Za film odpowiedzialny jest Xavier Legrand, do tej pory przede wszystkim aktor, od debiutu Jeszcze nie koniec pełnoprawny reżyser. I trzeba to napisać od razu – Jeszcze nie koniec w ogóle nie wygląda na debiut, a raczej na robotę doświadczonego filmowca, świadomego i potrafiącego przełamać konwencję. Wygląda to na działanie ryzykowne, ale opłaciło się, bo dostaliśmy coś więcej niż dramat rodzinny. Co bardziej zaskakujące, sądziłem, że na takich półtonach (spokojnych i wyważonych z lekka tylko wybuchowych) będzie Legrand opowiadał od początku do końca.
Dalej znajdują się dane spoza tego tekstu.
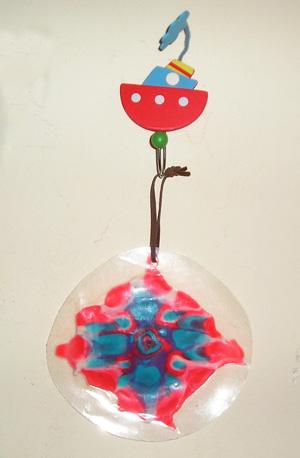 arte con plastilina
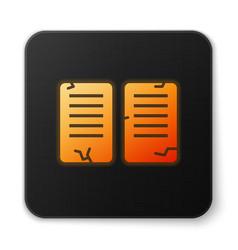Orange glowing neon the commandments icon isolated vector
Swoją drogą już w połowie seansu chciałem porównywać ten debiut do kina Asghara Farhadiego i do jego Rozstania (recenzja tutaj). Nie byłby to zarzut, bo porównanie do stylu Farhadiego to tylko komplement. Jednak Legrand przedstawił się jako reżyser, który potrafi uderzyć i w dramat i w thriller! Wie jak grać niepokojem, ciszą, jak wywoływać uczucie bezradności i w końcu wie jak wciągnąć widza w swoistą grę o przetrwanie, stanąć ramię w ramię z rodziną, która chciałby mieć po prostu „spokój”. Moje ulubione sceny to te na przyjęciu córki, wymiana spojrzeń, kamienne twarze, dobre miny do złej gry.
Jako społecznie zaangażowane kino w zasadzie nie mówi o niczym nowym, jednak robi to w wyjątkowo sugestywny sposób. Xavier Legrand jak rzadko który twórca dobitnie pokazał strach dziecka i tak dobrze naświetlił sytuację każdego z bohaterów. Doskonale przez to wiemy jaki koszmar przechodzą członkowie rodziny, ale i rozumiemy (jakkolwiek to brzmi) motywy ojca i męża, z jego urażoną dumą samca, który nie wywiązał się z obowiązków, poniósł klęskę na wszystkich frontach rodzicielstwa, a teraz próbuje odbudować popalone mosty. Wiemy to i my i matka z dwójką dzieci (dorosłą już, potrafiącą zadbać o siebie córką i jedyną kartą przetargową, nastoletnim synem). I tylko mężczyzna do końca próbuje ratować swoją pokracznie rozumianą męskość.